CA AIX-EN-PROVENCE (1re ch. D), 23 février 2005
CERCLAB/CRDP - DOCUMENT N° 730
CA AIX-EN-PROVENCE (1re ch. D), 23 février 2005 : RG n° 00/00111 ; arrêt n° 2005/129
Publication : Juris-Data n° 277692
Extrait : « Aux termes de la clause e) du contrat, il est précisé que « tout retard de paiement entraînera une majoration dite indemnité de retard de 1,5 % par mois ». Monsieur X. soutient qu'une telle clause est abusive au regard de la recommandation n° 79/02 du 30 janvier 1979 de la Commission des clauses abusives et de l'article L. 132-1 du Code de la consommation […]
La SARL BIOT FORAGE, sans répondre à cette argumentation, objecte que cette demande, formulée pour la première fois devant la cour, doit être déclarée irrecevable au sens de l'article 564 du nouveau Code de procédure civile. Il convient cependant de constater que ce moyen ne constitue qu'une défense à la prétention de la SARL BIOT FORAGE qui sollicite le bénéfice de cette clause jusqu'au paiement intégral de sa facture. Il est donc parfaitement recevable. […]
Il est certain qu'une telle clause qui a pour effet de dispenser le professionnel des formalités prévues par la loi, plus particulièrement celle [de] respecter l'obligation de mettre en demeure pour faire courir les intérêts de retard, doit être considérée comme abusive et en conséquence, réputée non écrite. »
COUR D’APPEL D’AIX-EN-PROVENCE
PREMIÈRE CHAMBRE D
ARRÊT DU 23 FÉVRIER 2005
ÉLÉMENTS D’IDENTIFICATION DE LA DÉCISION (N.B. : mention ne figurant pas sur l’original)
Rôle n° 00/00111. Arrêt au fond du 23 février 2005 n° 2005/129.
Décision déférée à la Cour : Jugement du Tribunal de Grande Instance de GRASSE en date du 28 octobre 1999 enregistré au répertoire général sous le n° 96/1387.
APPELANT :
Monsieur X.
(bénéficie d'une aide juridictionnelle Totale numéro […] du [date] accordée par le bureau d'aide juridictionnelle de [ville]), né le [date] à [ville], demeurant [adresse], représenté par la SCP TOLLINCHI - PERRET-VIGNERON, avoués à la Cour, plaidant par Maître Michèle MARTINEZ, avocat au barreau de GRASSE
INTIMÉE :
SARL BIOT FORAGE
prise en la personne de son gérant en exercice, dont le siège est [adresse], représentée par la SCP BOISSONNET- ROUSSEAU, avoués à la Cour
[minute page 2]
COMPOSITION DE LA COUR : L'affaire a été débattue le 26 janvier 2005 en audience publique devant la Cour composée de : Madame Anne-Marie POIRIER-CHAUX, Président Monsieur Xavier FARJON, Conseiller, Madame Marie-Annick VARLAMOFF, Conseiller, qui en ont délibéré.

• Données fournies:
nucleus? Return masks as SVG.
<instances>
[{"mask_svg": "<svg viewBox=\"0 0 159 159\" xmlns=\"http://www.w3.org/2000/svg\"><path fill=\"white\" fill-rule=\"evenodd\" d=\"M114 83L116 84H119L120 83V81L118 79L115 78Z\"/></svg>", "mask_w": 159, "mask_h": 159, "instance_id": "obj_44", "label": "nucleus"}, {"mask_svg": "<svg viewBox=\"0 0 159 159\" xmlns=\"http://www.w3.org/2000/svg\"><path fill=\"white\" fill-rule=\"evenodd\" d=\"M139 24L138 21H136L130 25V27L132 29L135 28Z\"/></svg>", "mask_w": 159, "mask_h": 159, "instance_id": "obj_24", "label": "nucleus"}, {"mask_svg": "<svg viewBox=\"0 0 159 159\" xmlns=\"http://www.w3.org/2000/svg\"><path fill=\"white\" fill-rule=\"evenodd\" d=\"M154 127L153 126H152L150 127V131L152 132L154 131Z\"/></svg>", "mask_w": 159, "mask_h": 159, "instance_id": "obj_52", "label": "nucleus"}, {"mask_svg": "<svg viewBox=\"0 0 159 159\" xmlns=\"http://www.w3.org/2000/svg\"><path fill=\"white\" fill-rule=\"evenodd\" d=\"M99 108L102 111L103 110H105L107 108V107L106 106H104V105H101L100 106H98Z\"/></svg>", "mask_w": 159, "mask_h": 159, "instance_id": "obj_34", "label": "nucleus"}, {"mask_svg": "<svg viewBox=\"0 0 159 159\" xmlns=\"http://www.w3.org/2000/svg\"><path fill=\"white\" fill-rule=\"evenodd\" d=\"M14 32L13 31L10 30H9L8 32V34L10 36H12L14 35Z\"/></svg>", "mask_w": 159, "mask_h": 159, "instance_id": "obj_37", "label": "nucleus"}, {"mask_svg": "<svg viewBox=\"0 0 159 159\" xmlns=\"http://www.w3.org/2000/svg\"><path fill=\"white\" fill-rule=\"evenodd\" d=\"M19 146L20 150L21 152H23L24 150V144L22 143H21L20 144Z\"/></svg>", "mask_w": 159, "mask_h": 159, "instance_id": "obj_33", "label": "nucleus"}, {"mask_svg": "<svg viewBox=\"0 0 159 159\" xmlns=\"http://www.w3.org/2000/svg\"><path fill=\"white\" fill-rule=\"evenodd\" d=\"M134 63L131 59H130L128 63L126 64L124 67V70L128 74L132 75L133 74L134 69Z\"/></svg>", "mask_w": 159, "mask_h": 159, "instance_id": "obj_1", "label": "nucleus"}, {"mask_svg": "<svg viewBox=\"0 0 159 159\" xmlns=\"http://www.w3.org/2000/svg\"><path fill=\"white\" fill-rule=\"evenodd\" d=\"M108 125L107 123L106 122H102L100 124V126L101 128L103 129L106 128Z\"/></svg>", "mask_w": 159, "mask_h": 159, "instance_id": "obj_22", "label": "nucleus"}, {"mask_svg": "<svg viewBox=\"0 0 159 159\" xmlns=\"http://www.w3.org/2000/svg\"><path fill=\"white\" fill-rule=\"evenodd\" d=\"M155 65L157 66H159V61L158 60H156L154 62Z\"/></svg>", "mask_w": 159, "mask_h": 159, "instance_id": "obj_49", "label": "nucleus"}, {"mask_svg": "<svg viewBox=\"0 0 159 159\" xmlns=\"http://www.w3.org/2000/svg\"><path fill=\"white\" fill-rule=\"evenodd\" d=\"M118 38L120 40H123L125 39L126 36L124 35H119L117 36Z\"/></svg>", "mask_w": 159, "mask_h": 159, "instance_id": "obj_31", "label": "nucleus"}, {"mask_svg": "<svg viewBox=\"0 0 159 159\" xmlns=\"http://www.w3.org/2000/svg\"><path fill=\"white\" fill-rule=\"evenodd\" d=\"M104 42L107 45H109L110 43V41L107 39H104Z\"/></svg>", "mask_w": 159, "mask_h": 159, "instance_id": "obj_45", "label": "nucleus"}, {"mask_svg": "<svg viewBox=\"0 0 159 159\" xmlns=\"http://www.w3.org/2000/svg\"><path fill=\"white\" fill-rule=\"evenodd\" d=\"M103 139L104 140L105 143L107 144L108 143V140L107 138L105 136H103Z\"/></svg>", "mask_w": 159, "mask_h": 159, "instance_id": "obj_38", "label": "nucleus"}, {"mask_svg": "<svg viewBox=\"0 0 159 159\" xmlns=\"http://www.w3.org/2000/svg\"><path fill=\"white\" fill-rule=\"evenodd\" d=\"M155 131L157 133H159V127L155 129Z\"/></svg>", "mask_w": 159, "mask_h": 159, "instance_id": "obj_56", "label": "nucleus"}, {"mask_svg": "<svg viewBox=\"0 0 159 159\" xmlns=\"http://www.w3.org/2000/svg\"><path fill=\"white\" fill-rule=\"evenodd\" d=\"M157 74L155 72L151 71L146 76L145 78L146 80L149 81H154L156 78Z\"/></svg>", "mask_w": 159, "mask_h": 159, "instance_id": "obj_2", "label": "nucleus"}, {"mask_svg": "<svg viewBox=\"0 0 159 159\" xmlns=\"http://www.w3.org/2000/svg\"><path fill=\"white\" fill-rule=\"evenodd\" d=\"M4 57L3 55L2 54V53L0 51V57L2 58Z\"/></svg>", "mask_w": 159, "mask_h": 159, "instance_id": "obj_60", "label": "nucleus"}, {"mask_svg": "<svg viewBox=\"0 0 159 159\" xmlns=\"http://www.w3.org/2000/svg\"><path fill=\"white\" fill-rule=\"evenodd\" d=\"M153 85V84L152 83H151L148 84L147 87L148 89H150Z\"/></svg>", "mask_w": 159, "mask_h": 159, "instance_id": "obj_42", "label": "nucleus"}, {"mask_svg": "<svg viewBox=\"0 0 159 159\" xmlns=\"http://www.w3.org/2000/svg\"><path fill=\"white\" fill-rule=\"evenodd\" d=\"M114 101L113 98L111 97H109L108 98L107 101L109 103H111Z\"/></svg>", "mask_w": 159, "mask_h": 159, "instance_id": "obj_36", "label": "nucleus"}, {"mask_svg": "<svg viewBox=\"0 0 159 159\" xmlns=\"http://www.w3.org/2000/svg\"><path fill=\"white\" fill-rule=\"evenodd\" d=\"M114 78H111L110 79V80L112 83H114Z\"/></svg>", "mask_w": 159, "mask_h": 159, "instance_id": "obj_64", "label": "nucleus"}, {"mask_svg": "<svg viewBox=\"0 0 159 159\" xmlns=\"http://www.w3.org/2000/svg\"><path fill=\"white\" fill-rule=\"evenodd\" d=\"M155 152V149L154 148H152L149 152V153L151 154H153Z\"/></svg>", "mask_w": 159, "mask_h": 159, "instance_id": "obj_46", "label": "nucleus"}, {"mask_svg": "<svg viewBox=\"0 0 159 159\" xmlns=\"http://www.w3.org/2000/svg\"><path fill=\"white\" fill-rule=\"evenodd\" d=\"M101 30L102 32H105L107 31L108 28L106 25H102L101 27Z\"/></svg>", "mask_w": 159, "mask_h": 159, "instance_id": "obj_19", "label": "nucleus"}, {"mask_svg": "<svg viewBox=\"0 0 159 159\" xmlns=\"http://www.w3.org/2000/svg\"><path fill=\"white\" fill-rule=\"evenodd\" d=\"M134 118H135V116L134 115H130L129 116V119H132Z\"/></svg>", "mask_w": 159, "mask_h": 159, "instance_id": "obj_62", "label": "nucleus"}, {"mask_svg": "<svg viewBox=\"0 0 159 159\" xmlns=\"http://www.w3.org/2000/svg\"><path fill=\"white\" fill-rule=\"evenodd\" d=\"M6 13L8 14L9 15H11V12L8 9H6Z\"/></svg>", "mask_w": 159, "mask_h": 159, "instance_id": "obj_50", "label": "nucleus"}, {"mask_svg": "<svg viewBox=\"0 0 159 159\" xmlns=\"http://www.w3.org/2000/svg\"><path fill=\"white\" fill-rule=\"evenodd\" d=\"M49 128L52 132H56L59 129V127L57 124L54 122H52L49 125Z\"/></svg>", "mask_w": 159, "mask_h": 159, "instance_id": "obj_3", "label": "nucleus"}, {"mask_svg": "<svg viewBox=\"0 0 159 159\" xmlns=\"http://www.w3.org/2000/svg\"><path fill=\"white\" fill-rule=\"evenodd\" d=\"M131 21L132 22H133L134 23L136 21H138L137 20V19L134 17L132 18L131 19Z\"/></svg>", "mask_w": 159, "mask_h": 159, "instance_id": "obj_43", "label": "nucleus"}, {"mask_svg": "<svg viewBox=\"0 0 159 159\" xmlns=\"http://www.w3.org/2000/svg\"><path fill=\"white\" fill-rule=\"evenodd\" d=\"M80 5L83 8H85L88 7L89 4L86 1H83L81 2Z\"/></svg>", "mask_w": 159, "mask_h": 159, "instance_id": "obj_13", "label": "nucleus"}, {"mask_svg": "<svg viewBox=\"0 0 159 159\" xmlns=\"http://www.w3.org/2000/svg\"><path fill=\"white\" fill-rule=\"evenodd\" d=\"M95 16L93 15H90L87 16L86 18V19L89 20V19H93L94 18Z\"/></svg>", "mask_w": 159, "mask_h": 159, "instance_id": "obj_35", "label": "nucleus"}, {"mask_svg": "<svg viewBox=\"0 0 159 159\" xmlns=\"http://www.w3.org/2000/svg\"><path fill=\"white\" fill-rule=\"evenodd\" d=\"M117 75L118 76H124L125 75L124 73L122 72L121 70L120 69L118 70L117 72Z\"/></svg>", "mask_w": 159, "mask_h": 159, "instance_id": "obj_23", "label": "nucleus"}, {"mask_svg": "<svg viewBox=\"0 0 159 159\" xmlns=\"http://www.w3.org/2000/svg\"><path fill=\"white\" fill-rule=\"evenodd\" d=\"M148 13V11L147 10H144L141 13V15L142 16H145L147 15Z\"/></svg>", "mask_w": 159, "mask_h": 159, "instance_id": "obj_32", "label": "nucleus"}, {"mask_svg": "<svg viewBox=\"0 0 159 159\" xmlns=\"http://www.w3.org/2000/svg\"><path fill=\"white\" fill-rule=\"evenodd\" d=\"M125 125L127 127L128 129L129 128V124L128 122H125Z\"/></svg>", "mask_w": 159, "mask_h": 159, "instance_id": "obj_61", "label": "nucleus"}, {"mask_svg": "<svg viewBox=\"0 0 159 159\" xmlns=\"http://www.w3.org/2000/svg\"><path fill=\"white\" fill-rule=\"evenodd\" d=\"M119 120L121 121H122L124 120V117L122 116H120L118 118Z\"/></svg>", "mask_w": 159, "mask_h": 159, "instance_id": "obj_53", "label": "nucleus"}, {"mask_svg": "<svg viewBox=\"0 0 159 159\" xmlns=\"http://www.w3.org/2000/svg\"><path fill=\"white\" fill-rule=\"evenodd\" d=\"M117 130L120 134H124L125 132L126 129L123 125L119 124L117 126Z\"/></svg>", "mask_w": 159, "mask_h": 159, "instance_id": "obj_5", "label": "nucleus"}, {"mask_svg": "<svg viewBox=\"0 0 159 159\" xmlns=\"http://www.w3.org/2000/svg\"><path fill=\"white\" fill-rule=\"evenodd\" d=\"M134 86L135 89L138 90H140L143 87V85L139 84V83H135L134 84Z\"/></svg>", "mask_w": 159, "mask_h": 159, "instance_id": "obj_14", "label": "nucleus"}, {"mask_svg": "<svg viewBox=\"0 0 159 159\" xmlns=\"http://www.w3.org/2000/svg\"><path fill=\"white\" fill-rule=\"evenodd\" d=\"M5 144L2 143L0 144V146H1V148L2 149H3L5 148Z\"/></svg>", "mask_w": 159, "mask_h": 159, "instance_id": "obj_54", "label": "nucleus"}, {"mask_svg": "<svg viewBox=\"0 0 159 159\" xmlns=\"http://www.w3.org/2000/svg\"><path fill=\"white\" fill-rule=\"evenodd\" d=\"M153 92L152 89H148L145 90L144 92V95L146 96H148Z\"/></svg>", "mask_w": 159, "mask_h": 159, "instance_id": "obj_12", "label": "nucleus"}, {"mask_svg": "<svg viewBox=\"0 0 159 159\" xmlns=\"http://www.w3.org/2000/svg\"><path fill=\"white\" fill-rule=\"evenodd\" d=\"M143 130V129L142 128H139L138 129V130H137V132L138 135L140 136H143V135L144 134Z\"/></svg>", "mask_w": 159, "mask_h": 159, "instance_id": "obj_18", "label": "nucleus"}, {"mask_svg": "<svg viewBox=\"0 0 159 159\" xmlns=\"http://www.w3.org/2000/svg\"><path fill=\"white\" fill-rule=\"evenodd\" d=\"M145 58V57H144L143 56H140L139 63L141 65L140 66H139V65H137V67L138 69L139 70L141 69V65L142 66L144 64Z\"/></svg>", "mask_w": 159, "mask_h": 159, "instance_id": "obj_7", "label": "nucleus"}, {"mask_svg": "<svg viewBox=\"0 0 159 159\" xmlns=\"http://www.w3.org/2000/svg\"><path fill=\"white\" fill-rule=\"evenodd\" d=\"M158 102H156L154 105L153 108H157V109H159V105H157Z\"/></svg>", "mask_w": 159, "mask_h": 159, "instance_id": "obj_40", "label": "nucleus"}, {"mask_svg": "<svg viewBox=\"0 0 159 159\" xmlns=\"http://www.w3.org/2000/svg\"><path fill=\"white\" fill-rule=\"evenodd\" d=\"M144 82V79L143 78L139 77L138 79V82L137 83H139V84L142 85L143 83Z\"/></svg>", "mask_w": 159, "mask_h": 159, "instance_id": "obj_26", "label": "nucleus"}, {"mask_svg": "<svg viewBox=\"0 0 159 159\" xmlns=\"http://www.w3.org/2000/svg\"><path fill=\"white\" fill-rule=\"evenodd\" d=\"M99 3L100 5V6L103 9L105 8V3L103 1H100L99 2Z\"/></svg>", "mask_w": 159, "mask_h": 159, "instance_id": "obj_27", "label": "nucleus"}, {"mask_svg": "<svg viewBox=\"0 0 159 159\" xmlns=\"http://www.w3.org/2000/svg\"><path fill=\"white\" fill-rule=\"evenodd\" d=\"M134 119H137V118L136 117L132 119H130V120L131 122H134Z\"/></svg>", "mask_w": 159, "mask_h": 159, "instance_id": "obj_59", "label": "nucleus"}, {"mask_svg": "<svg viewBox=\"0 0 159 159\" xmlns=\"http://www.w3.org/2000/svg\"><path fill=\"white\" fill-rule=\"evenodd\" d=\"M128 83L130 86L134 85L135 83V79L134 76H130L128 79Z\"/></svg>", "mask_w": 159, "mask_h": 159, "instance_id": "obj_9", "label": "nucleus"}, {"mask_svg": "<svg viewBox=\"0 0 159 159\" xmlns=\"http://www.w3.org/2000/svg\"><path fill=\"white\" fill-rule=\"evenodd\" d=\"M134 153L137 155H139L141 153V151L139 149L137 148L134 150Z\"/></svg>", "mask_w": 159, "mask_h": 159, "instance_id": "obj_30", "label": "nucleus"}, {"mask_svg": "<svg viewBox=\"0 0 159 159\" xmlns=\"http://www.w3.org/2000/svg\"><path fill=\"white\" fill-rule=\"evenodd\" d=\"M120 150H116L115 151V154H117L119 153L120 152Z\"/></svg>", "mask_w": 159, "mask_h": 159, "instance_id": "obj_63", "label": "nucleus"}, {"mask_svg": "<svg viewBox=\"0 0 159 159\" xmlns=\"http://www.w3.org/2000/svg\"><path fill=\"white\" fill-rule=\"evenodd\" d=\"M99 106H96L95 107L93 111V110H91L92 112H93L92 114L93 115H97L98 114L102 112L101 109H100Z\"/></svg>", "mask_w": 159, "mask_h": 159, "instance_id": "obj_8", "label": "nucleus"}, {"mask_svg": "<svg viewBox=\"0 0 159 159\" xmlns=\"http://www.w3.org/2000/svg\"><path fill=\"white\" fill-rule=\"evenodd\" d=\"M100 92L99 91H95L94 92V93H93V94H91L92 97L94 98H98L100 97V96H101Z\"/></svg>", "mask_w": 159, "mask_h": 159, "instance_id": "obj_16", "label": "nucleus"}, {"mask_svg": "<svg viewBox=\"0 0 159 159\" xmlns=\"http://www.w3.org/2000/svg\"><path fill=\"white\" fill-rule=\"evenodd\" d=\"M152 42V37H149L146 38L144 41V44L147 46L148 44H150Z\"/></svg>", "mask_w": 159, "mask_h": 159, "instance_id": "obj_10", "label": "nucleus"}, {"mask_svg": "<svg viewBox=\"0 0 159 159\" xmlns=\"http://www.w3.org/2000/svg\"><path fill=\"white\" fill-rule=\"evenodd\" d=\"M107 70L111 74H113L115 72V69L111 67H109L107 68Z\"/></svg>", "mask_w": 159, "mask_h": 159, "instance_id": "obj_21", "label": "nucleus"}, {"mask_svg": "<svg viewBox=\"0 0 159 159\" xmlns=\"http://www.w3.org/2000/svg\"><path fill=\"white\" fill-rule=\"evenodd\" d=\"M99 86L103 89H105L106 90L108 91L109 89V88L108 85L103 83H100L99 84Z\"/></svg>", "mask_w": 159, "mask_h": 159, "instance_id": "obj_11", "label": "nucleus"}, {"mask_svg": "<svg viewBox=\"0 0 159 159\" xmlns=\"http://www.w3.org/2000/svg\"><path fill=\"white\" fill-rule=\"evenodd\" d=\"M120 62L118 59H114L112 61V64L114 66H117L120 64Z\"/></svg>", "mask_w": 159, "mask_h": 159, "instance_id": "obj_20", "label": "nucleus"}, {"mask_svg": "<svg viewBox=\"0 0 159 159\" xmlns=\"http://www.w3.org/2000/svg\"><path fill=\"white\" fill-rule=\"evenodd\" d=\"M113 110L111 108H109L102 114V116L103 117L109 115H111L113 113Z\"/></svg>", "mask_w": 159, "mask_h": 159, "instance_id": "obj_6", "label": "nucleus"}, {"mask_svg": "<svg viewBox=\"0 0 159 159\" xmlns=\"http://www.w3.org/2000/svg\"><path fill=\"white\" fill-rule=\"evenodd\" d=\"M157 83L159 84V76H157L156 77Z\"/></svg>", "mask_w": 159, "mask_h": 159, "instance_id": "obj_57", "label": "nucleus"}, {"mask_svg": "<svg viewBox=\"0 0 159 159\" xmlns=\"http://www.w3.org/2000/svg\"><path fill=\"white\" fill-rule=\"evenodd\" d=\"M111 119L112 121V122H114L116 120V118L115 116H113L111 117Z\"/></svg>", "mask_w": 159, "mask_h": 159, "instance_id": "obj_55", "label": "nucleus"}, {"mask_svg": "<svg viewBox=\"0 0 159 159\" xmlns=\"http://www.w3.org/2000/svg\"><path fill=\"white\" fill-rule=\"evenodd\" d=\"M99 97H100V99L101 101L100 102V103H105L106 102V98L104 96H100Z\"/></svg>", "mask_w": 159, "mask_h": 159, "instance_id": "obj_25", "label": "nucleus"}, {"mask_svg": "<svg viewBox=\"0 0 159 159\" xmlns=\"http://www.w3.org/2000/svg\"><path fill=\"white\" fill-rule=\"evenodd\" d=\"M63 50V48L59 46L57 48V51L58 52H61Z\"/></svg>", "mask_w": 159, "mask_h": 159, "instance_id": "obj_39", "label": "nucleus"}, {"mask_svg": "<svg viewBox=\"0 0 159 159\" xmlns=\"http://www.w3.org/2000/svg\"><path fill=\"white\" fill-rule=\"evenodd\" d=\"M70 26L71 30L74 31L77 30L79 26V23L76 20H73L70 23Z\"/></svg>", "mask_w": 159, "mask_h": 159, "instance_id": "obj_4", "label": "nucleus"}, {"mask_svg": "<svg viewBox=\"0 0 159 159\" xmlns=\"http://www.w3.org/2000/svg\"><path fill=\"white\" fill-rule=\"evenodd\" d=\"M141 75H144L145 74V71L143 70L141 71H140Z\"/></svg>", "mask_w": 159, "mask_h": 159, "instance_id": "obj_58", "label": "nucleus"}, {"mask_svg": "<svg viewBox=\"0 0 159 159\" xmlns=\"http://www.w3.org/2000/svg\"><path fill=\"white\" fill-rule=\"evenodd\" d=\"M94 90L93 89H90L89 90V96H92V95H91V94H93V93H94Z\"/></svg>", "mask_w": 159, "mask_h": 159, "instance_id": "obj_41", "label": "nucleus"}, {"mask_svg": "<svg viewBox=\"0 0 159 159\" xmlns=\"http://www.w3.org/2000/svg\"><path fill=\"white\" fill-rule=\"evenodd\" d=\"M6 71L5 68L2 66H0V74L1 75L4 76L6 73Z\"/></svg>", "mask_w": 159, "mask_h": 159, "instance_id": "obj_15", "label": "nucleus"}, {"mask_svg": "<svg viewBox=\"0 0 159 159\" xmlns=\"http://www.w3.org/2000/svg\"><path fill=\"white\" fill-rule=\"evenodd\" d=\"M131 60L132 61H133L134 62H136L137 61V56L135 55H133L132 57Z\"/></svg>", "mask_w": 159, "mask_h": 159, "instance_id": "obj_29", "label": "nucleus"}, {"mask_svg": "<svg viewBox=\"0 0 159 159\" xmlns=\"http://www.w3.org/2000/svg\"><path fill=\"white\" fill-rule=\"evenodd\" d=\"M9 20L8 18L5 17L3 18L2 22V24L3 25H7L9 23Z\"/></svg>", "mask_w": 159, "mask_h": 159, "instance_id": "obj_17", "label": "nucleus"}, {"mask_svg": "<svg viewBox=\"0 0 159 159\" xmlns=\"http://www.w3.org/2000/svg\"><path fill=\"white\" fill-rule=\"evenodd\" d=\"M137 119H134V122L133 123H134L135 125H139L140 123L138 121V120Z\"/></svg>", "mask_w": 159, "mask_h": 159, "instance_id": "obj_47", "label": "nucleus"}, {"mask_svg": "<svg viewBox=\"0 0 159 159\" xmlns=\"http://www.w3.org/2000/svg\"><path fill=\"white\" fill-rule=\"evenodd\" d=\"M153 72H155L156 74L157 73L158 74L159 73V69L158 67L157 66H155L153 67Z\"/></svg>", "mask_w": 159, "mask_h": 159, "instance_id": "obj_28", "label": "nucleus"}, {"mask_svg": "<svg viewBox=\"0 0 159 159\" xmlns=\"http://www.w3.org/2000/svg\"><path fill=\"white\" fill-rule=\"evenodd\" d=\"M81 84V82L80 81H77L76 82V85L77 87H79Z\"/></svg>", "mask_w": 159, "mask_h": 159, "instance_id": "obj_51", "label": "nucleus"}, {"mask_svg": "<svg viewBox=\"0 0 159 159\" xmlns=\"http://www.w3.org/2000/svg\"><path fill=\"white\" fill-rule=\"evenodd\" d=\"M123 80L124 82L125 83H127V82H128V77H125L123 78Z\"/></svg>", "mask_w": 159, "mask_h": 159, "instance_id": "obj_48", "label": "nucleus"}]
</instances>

• Travail demandé:
1 – Recopiez à l'identique le passage de l'arrêt de la cour d'appel d'Aix-en-Provence allant de « (bénéficie d'une aide » jusqu'à « en ont délibéré. » inclus.
2 – Selon l'arrêt de la cour d'appel d'Aix-en-Provence, quel taux mensuel la clause e) du contrat fixe-t-elle pour l'indemnité de retard ?
3 – Rédigez la suite de l'arrêt de la cour d'appel d'Aix-en-Provence à partir de la dernière phrase reproduite.

• Réponses par consigne:
1 –
(bénéficie d'une aide juridictionnelle Totale numéro […] du [date] accordée par le bureau d'aide juridictionnelle de [ville]), né le [date] à [ville], demeurant [adresse], représenté par la SCP TOLLINCHI - PERRET-VIGNERON, avoués à la Cour, plaidant par Maître Michèle MARTINEZ, avocat au barreau de GRASSE
INTIMÉE :
SARL BIOT FORAGE
prise en la personne de son gérant en exercice, dont le siège est [adresse], représentée par la SCP BOISSONNET- ROUSSEAU, avoués à la Cour
[minute page 2]
COMPOSITION DE LA COUR : L'affaire a été débattue le 26 janvier 2005 en audience publique devant la Cour composée de : Madame Anne-Marie POIRIER-CHAUX, Président Monsieur Xavier FARJON, Conseiller, Madame Marie-Annick VARLAMOFF, Conseiller, qui en ont délibéré.

2 – 1,5 % par mois.

3 –
Greffier lors des débats : Monsieur Christian GARRIGUES.
Les parties ont été avisées que le prononcé public de la décision aura lieu par mise à disposition au greffe le 23 février 2005.
ARRÊT Contradictoire, Prononcé par mise à disposition au greffe le 23 février 2005, Signé par Madame Anne-Marie POIRIER-CHAUX, Président et Monsieur Christian GARRIGUES, greffier présent lors de la mise à disposition au greffe de la décision.
EXPOSÉ DU LITIGE (N.B. : mention ne figurant pas sur l’original)
[minute page 3] FAITS ET PROCÉDURE :
Par jugement rendu contradictoirement le 28 octobre 1999, le tribunal de grande instance de GRASSE a :
- rejeté la demande de nullité du contrat de forme du 2 février 1993 et toutes les demandes subséquentes présentées par Monsieur X.,
- condamné Monsieur X. à payer à la SARL BIOT FORAGE la somme de 29.310,46 francs outre intérêts au taux contractuel de 1,5 % par mois à compter du 1er mai 1994,
- rejeté le surplus des demandes.
Monsieur X. a interjeté appel de ce jugement par déclaration déposée le 29 décembre 1999.
Les parties ont conclu.
L'ordonnance de clôture est intervenue le 27 décembre 2004.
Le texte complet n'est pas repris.